----- Fragmento
El camino para alcanzar un acuerdo de ‘Cielos Abiertos’, del que se viene hablando desde hace años, pero que aún no se ha puesto en marcha por las reticencias de muchos países empeñados en proteger sus compañías nacionales, empieza a despejarse.

Según ha informado la agencia Efe, la Organización Mundial del Turismo (OMT) acaba de clausurar en Colombia su vigésimo primera asamblea general, que finalizó con el compromiso de los países miembros de avanzar hacia la apertura de sus cielos en beneficio del transporte aéreo, el turismo y sus economías nacionales.

La OMT y la Organización de Aviación Civil Internacional (OACI), ambas agencias especializadas de Naciones Unidas, han firmado la ‘Declaración de Medellín’, un documento que recomienda a los gobiernos, entre otras cuestiones, una liberalización gradual y equilibrada de los servicios aéreos, con lo que las conexiones regionales y mundiales se expandirían y crecería la conectividad. El sector privado lleva años pidiendo la liberalización del transporte aéreo y lo volvió a hacer ante los representantes de más de 120 países reunidos en Medellín.

Industria demasiado protegida

El presidente y consejero delegado del Consejo Mundial de Viajes y Turismo (WTTC), David Scowsill, denunció que la aviación es una de las industrias más protegidas del mundo, lo que “puede asfixiar su crecimiento económico”.

En la misma línea se manifestó el secretario general de la OMT, Taleb Rifai, quien señaló que la protección de las aerolíneas de bandera “pone en riesgo el crecimiento económico del país, por lo que los gobiernos deben decidir qué es lo que prefieren proteger: la compañía o la economía nacional”.

A partir de la ‘Declaración de Medellín’ cada país debe avanzar en el proceso, después de que la mayoría reconociera durante la asamblea su intención de liberar sus cielos. Aunque todavía muchos estados muestran su desconfianza y hablan de un proceso gradual, para Rifai, “lo fundamental es que por primera vez no se oponen a la apertura, al darse cuenta de los beneficios que supone para su economía”.

No obstante, los defensores de los acuerdos bilaterales -por los que se rige el sector- argumentan que estos son necesarios porque recogen no sólo la parte aérea, sino también la económica y, por tanto, es una manera de poder negociar sobre otros temas.
----------
----- Material aportado
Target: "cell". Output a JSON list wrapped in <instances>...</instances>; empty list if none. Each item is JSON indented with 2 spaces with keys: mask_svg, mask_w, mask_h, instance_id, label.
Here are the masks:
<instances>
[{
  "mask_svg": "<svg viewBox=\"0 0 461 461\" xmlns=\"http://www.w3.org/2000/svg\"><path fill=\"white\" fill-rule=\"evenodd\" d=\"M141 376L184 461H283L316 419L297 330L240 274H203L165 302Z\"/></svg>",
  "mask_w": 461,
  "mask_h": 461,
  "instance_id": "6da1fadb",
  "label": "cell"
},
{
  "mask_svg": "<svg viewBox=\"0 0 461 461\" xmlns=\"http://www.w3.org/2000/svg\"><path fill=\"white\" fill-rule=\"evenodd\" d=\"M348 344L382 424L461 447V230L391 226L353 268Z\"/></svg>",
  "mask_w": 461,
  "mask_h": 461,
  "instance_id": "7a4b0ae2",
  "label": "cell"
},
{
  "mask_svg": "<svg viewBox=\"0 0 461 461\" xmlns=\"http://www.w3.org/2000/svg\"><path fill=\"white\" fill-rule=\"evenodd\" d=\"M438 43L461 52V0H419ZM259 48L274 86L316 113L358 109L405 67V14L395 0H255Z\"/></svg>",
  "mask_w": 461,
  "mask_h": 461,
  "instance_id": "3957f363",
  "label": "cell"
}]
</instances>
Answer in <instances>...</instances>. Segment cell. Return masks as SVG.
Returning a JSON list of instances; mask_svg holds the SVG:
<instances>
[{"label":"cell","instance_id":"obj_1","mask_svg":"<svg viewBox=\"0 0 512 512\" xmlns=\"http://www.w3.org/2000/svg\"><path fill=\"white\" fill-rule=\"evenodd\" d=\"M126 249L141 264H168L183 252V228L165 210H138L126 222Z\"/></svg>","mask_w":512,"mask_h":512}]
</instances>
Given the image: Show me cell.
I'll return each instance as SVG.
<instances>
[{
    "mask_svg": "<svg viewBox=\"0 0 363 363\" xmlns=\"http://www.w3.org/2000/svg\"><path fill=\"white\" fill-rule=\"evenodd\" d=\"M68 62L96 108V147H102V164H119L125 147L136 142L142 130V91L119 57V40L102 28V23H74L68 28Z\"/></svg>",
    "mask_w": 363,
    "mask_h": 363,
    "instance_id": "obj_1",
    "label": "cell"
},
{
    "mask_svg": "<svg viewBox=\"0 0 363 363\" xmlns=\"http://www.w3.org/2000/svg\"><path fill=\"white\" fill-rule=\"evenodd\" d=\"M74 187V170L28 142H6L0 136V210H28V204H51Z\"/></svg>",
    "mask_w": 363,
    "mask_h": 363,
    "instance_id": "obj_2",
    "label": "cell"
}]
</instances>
----------
• **Qué redactar**: Escribe la continuación del texto sobre la liberalización del transporte aéreo y la ‘Declaración de Medellín’, empezando justo después de su última oración.

• **Respuesta**:
Economía colaborativa

Mientras se empieza a avanzar en este reto que la OMT lleva afrontando desde hace muchos años, ya están surgiendo nuevos como la llamada economía colaborativa, que se extiende rápidamente por el mundo a través de grandes portales como Airbnb, que ofrecen el alquiler de viviendas de uso turístico.

En este sentido, la Alianza para la Excelencia Turística (Exceltur), que integra a las principales empresas turísticas españolas, puso en alerta a la asamblea sobre el impacto negativo de este negocio en España.

Exceltur desmonta muchos de los paradigmas de este nuevo negocio, del que una parte relevante pertenece al ámbito de la economía sumergida, y ve “mucha poesía romántica en la palabra colaborativa”, ya que en el 94 % de los casos son transacciones comerciales.

Mientras que, para Exceltur, se trata de una actividad que no atrae a nuevos segmentos de demanda, el director de Turismo de Francia, Michel Durrieu considera que supone una capacidad de alojamiento muy importante que no se puede negar.

En su opinión, estos apartamentos permiten viajar a gente que no lo hubiera podido hacer por falta de medios financieros para alojarse en un hotel, en lo que coincide con Rifai, que asegura que la economía colaborativa populariza el viaje.

No obstante, todos ellos tienen claro que es una actividad que debe regularse y la OMT ya ha encargado un estudio internacional para analizarla en profundidad que espera tener listo el próximo año.